Frogs have moist smooth skin that is greenish-brown to yellow in colour, with stripy legs, and with a distinctive brown patch behind the eye. They are most likely to be confused with toads, but toads have a drier more ‘warty’ appearance caused by their bumpy skin.
An adult frog could reach 9cm (3 1/2in) in length.
Found throughout the UK.
Frogs are thought to have declined in parallel with the loss of ponds in the wider countryside. However, in more recent years their numbers have risen again thanks to the rise of number of ponds in gardens. They are not currently of conservation concern. They are protected from sale by The Wildlife and Countryside Act 1981.
Frogs need to be near water in order to breed, but they prefer shallow water rather than deep water.
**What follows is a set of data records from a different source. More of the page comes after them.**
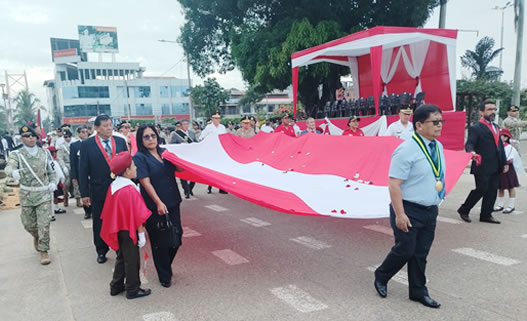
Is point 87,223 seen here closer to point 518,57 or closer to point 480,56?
point 518,57

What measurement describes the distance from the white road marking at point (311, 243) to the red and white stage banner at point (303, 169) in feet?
2.55

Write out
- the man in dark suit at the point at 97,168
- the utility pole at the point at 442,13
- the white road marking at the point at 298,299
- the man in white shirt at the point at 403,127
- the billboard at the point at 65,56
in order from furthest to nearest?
the billboard at the point at 65,56 < the utility pole at the point at 442,13 < the man in white shirt at the point at 403,127 < the man in dark suit at the point at 97,168 < the white road marking at the point at 298,299

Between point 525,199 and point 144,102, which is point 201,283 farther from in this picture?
point 144,102

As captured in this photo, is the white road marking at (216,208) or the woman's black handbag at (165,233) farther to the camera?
the white road marking at (216,208)

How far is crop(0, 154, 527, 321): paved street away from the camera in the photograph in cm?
324

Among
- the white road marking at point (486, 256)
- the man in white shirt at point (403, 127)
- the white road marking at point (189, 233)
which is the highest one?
the man in white shirt at point (403, 127)

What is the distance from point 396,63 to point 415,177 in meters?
13.4

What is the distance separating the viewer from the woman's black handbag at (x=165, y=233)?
3.69 m

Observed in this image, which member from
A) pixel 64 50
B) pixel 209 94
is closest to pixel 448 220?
pixel 209 94

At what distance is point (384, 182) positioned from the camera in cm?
473

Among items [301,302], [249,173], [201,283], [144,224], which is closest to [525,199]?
[249,173]

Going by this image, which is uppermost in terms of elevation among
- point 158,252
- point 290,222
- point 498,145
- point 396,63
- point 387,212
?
point 396,63

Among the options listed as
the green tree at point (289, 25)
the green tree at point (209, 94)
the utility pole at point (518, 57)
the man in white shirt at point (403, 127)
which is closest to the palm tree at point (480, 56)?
the green tree at point (289, 25)

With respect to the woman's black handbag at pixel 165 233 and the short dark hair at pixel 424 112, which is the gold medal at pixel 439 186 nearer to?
the short dark hair at pixel 424 112
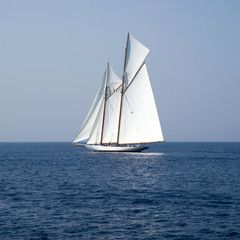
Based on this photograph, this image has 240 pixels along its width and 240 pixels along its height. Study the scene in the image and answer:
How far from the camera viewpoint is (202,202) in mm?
35688

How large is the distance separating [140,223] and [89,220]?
12.2ft

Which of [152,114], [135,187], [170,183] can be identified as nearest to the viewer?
[135,187]

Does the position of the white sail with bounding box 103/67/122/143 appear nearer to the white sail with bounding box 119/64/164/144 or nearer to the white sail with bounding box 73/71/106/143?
the white sail with bounding box 73/71/106/143

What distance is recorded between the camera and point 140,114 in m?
94.8

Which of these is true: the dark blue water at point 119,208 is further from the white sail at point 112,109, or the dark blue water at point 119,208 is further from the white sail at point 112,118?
the white sail at point 112,109

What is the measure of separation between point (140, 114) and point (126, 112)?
4088 mm

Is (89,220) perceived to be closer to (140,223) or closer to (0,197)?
(140,223)

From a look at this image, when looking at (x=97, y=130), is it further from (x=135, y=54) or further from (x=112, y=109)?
(x=135, y=54)

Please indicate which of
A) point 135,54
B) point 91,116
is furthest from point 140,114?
point 135,54

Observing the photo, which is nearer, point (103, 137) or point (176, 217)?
point (176, 217)

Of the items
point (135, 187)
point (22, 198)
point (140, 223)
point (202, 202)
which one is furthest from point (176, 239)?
point (135, 187)

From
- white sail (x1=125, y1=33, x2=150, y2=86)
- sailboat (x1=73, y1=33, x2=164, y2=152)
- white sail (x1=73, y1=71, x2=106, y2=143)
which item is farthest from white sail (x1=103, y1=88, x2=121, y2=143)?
white sail (x1=125, y1=33, x2=150, y2=86)

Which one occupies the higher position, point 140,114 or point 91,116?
point 140,114

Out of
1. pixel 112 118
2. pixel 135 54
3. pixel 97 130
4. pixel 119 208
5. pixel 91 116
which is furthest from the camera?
pixel 97 130
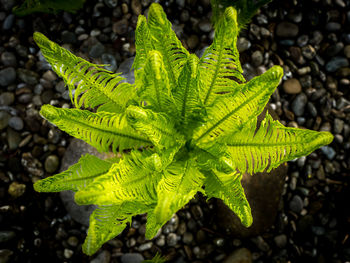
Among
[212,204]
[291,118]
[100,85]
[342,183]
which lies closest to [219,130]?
[100,85]

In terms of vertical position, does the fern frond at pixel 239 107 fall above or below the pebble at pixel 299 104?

Where to find them in the garden
As might be expected, frogs are found in garden ponds, particularly during the breeding season, beginning in February or March. But ponds are not their only habitat – frogs will shelter anywhere damp and shaded, for example under stones or logs, or even in long grass (so please be careful if strimming any areas of long grass). They hibernate in winter either at the bottom of ponds, or under logs and rocks.
Role in the garden
They feed on snails and slugs, making them popular with gardeners. They also feed on other invertebrates such as beetles, spiders, and caterpillars. They are preyed on by foxes, some birds and grass snakes. They face problems from steep-sided ponds and from amphibian diseases.